This page last updated on March 28, 2018
Kefir and yogurt are both categorized as bioactive and cultured dairy products. However, the production process, taste and texture, and benefits of each vary greatly.
Yogurt is believed to be one of the most ancient food products, first made in Central Asia between 9000 and 6000 B.C.
The discovery or yogurt may have been a matter of chance by storage of milk in a warm climate or in animals’ intestines. The process was later learned from this discovery.
Kefir, on the other hand, has a much more mysterious beginning.
Everyone agrees that the first kefir milk was produced in the Caucasus Mountains, but no one seems to know where the first kefir grains came from.
They are especially unusual because scientists are still unable to recreate kefir grains despite knowing their composition.
Yogurt is produced by adding a small amount of yogurt to milk.
For many types of yogurt the temperature must be raised and controlled in order for the process to be completed properly.
Kefir is made by putting kefir grains into fresh milk and allowing it to ferment at room temperature.
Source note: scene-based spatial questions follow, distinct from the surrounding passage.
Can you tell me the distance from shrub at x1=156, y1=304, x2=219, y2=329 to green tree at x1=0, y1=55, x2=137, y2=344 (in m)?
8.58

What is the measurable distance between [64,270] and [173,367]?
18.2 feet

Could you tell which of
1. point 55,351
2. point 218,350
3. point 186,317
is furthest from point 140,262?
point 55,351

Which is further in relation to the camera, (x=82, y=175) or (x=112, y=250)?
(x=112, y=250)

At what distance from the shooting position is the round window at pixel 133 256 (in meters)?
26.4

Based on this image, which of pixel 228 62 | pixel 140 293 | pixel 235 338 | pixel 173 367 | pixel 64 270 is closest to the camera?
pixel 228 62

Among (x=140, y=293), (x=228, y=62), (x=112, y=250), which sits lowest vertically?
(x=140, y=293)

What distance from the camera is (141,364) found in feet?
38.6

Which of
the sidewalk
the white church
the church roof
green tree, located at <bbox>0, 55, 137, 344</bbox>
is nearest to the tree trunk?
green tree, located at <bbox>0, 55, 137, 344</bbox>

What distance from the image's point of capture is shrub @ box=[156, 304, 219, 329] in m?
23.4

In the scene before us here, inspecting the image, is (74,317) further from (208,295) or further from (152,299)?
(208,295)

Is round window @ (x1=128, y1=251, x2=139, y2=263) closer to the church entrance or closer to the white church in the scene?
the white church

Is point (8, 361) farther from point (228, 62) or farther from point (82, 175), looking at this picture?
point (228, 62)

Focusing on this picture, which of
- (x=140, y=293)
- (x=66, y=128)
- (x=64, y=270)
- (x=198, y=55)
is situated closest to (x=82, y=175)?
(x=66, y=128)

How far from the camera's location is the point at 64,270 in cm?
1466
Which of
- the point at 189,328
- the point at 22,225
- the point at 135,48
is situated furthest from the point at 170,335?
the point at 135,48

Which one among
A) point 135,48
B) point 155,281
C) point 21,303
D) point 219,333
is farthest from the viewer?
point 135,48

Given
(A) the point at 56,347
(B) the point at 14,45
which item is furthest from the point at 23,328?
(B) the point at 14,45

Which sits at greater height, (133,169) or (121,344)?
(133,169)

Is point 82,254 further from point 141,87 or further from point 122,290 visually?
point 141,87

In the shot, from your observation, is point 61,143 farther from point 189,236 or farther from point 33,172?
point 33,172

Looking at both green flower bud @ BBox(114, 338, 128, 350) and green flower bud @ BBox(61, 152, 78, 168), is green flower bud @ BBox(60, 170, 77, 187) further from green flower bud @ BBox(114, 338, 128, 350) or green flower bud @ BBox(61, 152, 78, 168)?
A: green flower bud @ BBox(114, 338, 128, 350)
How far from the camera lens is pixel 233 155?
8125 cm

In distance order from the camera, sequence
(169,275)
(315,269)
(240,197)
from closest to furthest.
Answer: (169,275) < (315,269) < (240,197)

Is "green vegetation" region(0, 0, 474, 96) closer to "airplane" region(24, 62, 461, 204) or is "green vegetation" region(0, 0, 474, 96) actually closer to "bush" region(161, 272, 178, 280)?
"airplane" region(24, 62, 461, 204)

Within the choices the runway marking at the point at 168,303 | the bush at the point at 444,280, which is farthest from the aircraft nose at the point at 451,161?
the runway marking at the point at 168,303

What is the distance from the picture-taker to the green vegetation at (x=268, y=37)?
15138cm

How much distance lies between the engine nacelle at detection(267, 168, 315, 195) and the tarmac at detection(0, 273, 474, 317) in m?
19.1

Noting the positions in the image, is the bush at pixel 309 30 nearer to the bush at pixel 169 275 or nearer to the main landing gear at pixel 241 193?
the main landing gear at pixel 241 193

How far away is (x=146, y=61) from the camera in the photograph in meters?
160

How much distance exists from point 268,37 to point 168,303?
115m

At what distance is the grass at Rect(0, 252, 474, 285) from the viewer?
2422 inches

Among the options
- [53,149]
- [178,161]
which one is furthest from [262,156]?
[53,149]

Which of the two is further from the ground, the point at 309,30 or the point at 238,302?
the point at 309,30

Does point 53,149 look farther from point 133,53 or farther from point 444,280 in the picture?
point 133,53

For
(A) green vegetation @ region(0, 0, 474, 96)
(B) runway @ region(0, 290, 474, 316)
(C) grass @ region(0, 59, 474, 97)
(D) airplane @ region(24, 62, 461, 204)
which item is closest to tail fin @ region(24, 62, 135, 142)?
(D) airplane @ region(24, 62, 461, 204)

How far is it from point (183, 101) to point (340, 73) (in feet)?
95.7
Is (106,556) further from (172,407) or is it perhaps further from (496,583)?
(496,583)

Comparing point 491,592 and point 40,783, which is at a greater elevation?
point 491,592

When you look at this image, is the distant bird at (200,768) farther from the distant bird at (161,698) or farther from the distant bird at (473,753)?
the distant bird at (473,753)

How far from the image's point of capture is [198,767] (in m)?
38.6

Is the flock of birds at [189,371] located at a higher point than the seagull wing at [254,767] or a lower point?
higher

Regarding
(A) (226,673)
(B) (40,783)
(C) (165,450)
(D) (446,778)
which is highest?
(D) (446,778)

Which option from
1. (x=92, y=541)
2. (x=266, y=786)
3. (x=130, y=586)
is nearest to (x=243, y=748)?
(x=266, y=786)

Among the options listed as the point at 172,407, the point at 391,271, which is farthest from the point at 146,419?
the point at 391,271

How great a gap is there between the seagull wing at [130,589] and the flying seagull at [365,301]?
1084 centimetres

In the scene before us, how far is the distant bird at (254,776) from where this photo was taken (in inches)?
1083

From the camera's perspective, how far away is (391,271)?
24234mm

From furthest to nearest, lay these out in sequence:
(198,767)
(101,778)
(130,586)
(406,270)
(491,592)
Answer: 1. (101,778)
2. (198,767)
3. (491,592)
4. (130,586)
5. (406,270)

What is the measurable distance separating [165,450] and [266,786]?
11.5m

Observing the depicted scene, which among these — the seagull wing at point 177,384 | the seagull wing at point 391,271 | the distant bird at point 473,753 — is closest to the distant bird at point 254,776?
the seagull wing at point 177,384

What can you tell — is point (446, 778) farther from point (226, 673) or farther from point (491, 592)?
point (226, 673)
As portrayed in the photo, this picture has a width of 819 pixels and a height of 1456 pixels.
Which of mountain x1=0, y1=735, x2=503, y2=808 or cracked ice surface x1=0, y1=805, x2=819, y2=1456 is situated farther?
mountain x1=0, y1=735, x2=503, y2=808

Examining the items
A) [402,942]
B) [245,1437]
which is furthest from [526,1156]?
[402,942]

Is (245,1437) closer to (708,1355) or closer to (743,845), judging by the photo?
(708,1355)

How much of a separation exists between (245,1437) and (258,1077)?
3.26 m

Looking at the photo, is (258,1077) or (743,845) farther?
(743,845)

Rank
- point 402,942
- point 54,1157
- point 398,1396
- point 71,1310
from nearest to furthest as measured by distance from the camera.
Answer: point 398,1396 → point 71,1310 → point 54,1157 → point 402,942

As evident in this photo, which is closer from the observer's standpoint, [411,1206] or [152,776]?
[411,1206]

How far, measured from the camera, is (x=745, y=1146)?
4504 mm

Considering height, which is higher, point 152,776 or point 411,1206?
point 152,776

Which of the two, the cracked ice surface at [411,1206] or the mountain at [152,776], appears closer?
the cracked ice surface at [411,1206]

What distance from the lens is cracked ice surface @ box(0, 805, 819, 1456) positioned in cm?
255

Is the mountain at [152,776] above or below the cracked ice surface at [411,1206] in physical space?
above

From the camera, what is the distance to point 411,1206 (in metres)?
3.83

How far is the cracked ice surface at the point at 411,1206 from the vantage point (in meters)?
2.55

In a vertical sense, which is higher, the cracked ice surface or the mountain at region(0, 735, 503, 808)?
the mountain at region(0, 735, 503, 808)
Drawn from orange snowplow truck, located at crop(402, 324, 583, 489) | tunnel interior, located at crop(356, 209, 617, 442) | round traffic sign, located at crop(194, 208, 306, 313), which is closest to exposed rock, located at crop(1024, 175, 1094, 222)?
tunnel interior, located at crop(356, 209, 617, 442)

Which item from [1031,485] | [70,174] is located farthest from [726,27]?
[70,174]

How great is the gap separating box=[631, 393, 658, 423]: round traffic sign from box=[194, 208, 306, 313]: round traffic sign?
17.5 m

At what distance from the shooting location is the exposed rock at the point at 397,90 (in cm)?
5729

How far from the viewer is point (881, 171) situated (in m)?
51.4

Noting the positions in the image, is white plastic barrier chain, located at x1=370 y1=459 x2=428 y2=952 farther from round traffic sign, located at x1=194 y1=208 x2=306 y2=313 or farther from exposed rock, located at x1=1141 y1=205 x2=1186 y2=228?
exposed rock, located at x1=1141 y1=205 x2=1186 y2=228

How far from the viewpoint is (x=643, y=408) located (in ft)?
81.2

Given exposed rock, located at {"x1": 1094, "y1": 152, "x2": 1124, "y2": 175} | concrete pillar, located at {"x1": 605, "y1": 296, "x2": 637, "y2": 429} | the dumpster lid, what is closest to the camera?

The grains multiply during the culturing process leaving more for further kefir making.
Taste and texture
Like yogurt, kefir has a tang to it. However, while yogurt is creamy and thick enough to eat with a spoon, kefir generally has an additional yeasty taste and can be sipped from a glass.
The kefir tang is sometimes unpleasant for untried tongues, but one quickly becomes accustomed to the tart flavor.
Yogurt provides many probiotic benefits. The good bacteria in yogurt help to cleanse the digestive system and feed the bacteria already present in the body.
Kefir also does this, but at the same time has additional bacteria and yeasts which can colonize the digestive system.
The range of bacteria and yeast means kefir has a wider range of health benefits, both probiotic and prebiotic, for the user.